Stop Prompting, Start Engineering: Implementing Spec-Driven Development with Get-Shit-Done
The gsd-build/get-shit-done framework is essentially a "force multiplier" for AI-assisted coding. It moves away from simple chat-and-copy workflows and toward a structured, engineering-first approach.
Here’s a breakdown of why this matters and how to get it running.
When we use AI like Claude Code, the biggest bottleneck isn't the AI's coding ability—it's the context and clarity of our instructions. gsd-build solves this through three core pillars
Meta-Prompting
Instead of you writing long, messy prompts, the system uses "prompts to write prompts," ensuring the AI follows high-quality logic and coding standards.
Context Engineering
It intelligently gathers only the relevant parts of your codebase, so the AI doesn't get "confused" by irrelevant files or hit token limits unnecessarily.
Spec-Driven Development (SDD)
This is the game-changer. You define what you want in a .spec file first. The AI then implements the code to match that spec perfectly. It’s like Test-Driven Development (TDD), but for the AI era.
Since this is designed for Claude Code and OpenCode, the setup is usually centered around your CLI environment.
Usually, you’ll clone the utility or install it via your package manager (like npm or pip, depending on the specific wrapper).
# Example: Cloning the toolkit into your project
git clone https://github.com/gsd-build/get-shit-done.git .gsd
You'll want to ensure your AI CLI (like claude) can access the .gsd instructions.
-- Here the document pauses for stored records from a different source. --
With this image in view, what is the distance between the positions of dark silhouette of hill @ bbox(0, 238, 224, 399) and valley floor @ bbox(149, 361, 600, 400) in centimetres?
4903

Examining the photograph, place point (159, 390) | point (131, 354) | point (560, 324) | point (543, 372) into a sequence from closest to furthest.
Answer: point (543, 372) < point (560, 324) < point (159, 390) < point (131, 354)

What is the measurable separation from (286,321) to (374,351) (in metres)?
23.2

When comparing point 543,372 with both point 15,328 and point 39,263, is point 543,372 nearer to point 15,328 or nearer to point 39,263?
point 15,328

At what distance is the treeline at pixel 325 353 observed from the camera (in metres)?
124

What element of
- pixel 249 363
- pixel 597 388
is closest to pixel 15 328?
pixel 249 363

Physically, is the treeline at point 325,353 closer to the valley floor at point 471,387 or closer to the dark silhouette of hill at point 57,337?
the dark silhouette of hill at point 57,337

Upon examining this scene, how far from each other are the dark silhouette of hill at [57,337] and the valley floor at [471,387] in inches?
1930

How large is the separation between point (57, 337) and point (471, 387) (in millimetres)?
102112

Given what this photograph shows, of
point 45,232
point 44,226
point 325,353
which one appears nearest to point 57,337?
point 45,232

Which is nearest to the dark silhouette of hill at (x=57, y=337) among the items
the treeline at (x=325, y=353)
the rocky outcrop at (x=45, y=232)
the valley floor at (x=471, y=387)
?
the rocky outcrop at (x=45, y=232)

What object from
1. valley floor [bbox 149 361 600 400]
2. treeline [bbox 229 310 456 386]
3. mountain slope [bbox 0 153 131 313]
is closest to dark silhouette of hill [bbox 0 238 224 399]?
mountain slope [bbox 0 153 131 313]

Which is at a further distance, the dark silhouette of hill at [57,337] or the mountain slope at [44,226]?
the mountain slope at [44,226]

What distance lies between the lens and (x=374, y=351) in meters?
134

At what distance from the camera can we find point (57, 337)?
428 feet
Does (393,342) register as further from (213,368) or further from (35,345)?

Most engineers alias the "GSD" command to make it snappy.
Let's look at how you'd actually use Spec-Driven Development to build a feature.
Instead of saying "Build me a login page," you create a login.spec.md file.
# Specification: User Login Component
## Requirements
- Input: Email and Password.
- Validation: Email must be valid format; Password > 8 chars.
- Action: Call `/api/v1/login` on submit.
- State: Show loading spinner during request.
## Tech Stack
- React + Tailwind CSS
- Lucide Icons for the eye/hide password toggle.
Using the gsd command (or your configured meta-prompt), you feed this spec to Claude Code
claude "Implement the feature described in docs/specs/login.spec.md using the @gsd-build standards"
The system ensures the output isn't just a snippet, but a production-ready file.
// src/components/auth/LoginForm.tsx
import React, { useState } from 'react';
import { Eye, EyeOff, Loader2 } from 'lucide-react';
export const LoginForm = () => {
const [loading, setLoading] = useState(false);
// ... state logic ...
const handleSubmit = async (e: React.FormEvent) => {
e.preventDefault();
setLoading(true);
// Implementation follows the spec exactly...
};
return (
<form className="space-y-4 p-6 border rounded-lg shadow-sm">
{/* High-quality, Tailwind-styled UI generated based on GSD context */}
</form>
);
};
By using gsd-build, you aren't just "chatting" with an AI; you're orchestrating it. It forces you to think about the design (the spec) before the code is written, which leads to fewer bugs and much higher-quality PRs. It turns the AI into a Senior Pair Programmer that understands your architecture.